PROBLEM DETAILS:
In the entries below, begin at the line that has "Highway Tunnel PowerPoint Template", stop after the line that has "Gold Alice Star Studs", and output those lines exactly with no pictures.

---- MATERIAL PROVIDED

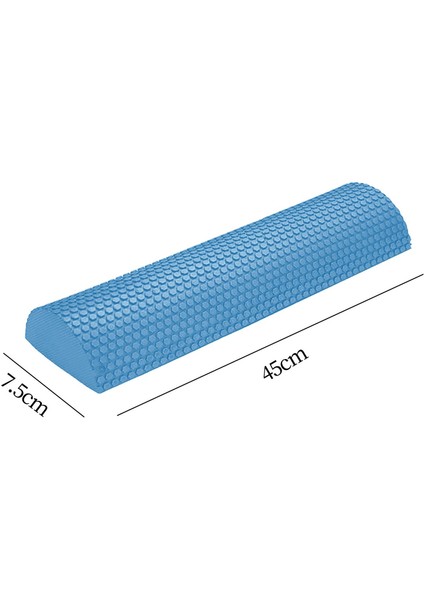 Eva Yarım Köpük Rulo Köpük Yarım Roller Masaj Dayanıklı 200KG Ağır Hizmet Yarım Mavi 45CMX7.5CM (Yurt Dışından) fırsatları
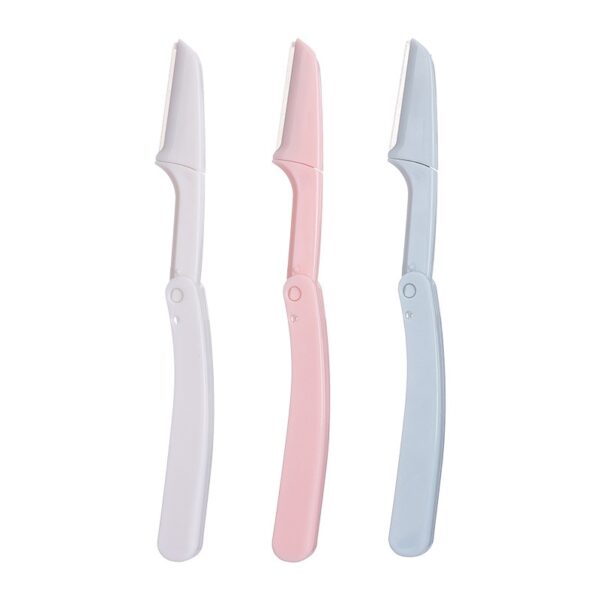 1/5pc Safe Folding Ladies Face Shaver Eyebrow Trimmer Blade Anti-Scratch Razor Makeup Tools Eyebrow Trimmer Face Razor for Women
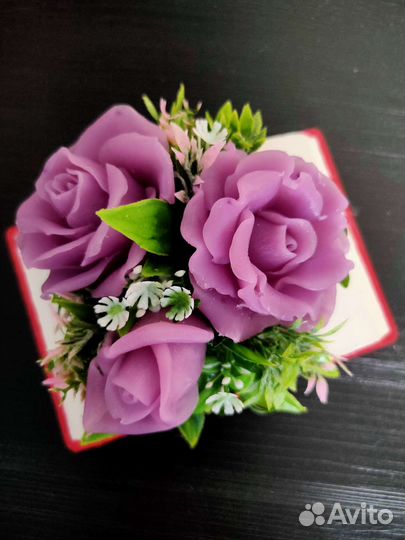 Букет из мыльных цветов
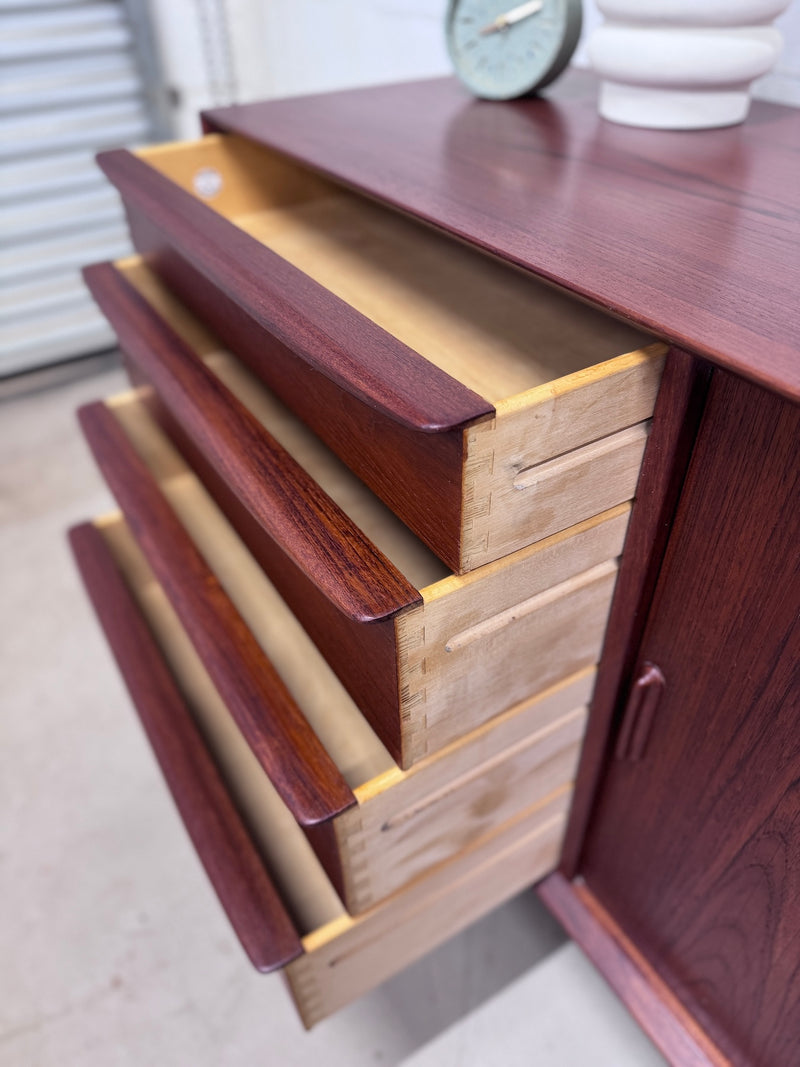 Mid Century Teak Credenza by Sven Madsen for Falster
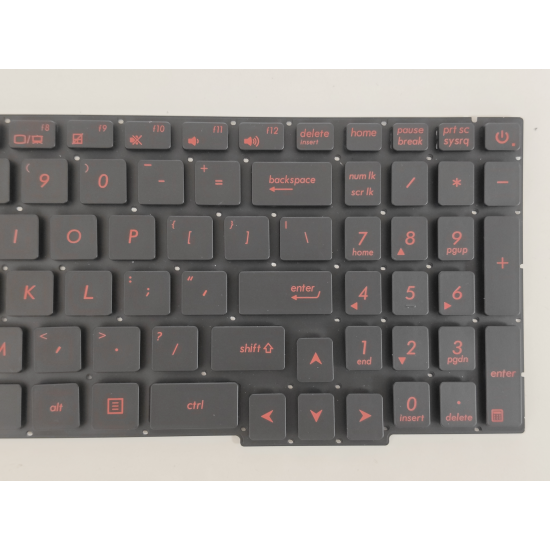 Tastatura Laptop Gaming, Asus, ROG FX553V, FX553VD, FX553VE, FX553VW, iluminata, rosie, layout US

--------
---- MATERIAL PROVIDED

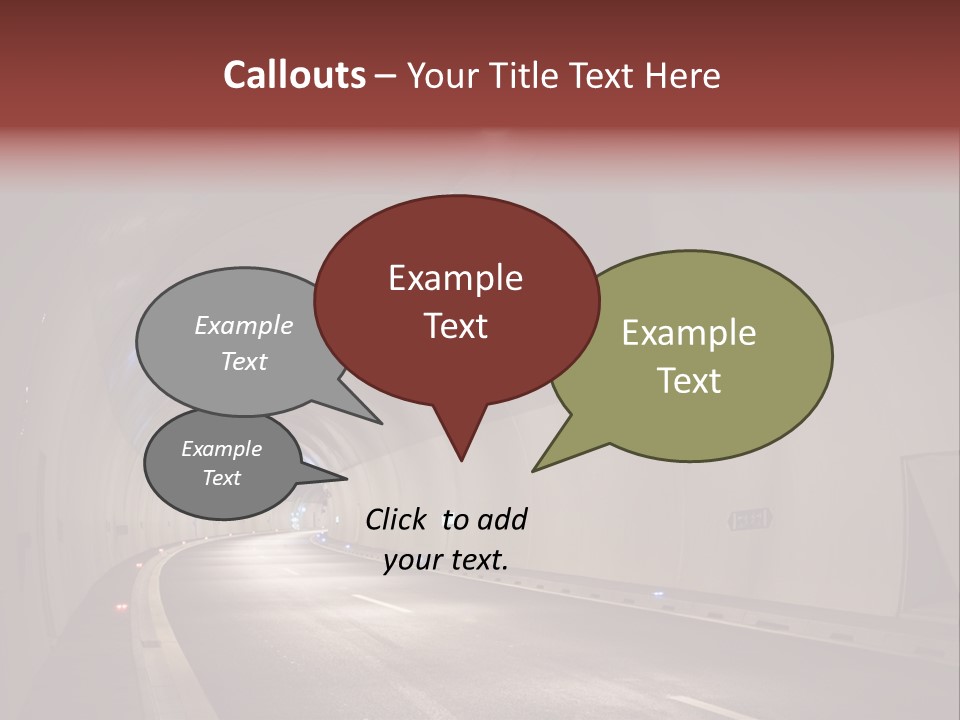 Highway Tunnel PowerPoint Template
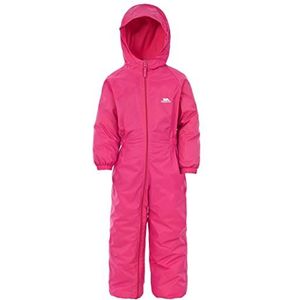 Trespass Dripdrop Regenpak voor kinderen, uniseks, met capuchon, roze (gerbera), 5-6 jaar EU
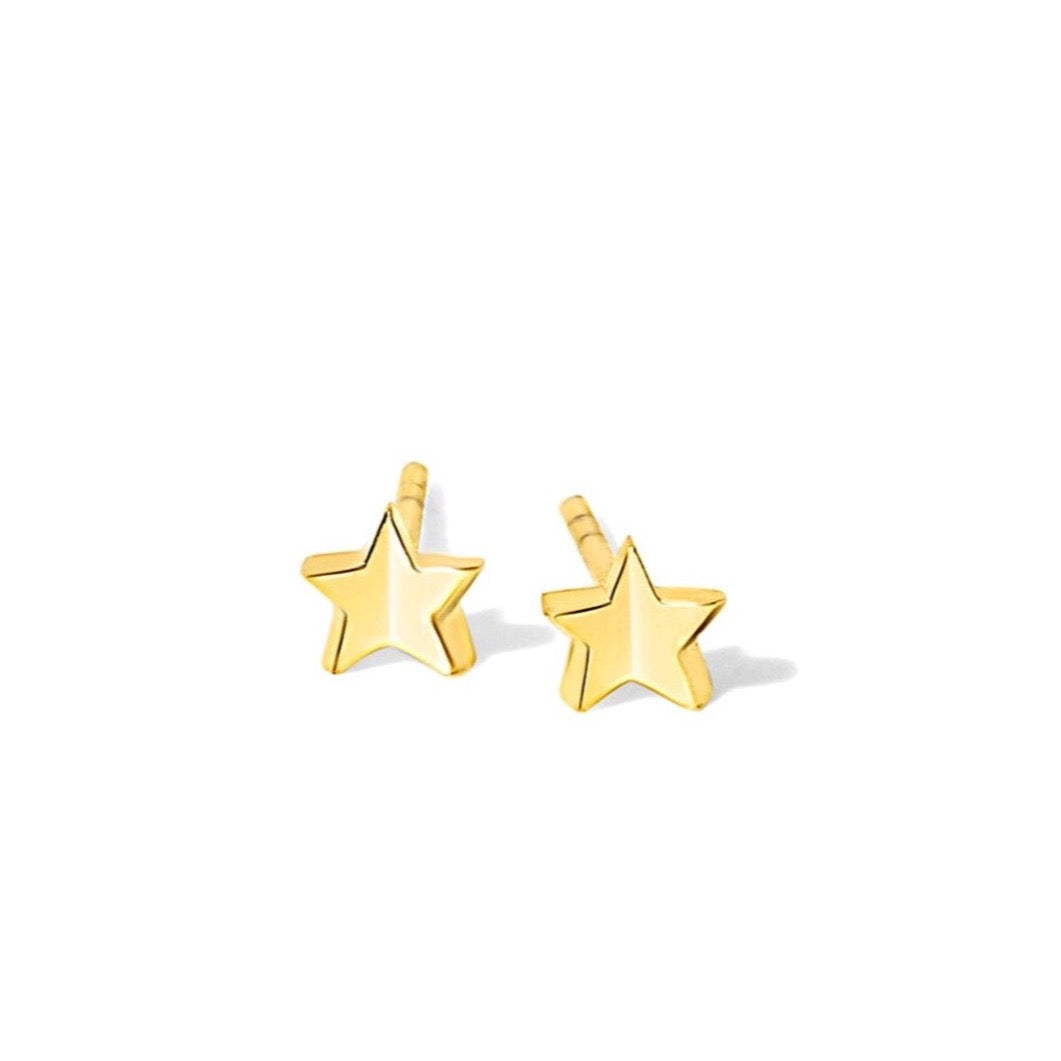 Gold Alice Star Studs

--------

PROBLEM SOLUTION:
 Highway Tunnel PowerPoint Template
 Trespass Dripdrop Regenpak voor kinderen, uniseks, met capuchon, roze (gerbera), 5-6 jaar EU
 Gold Alice Star Studs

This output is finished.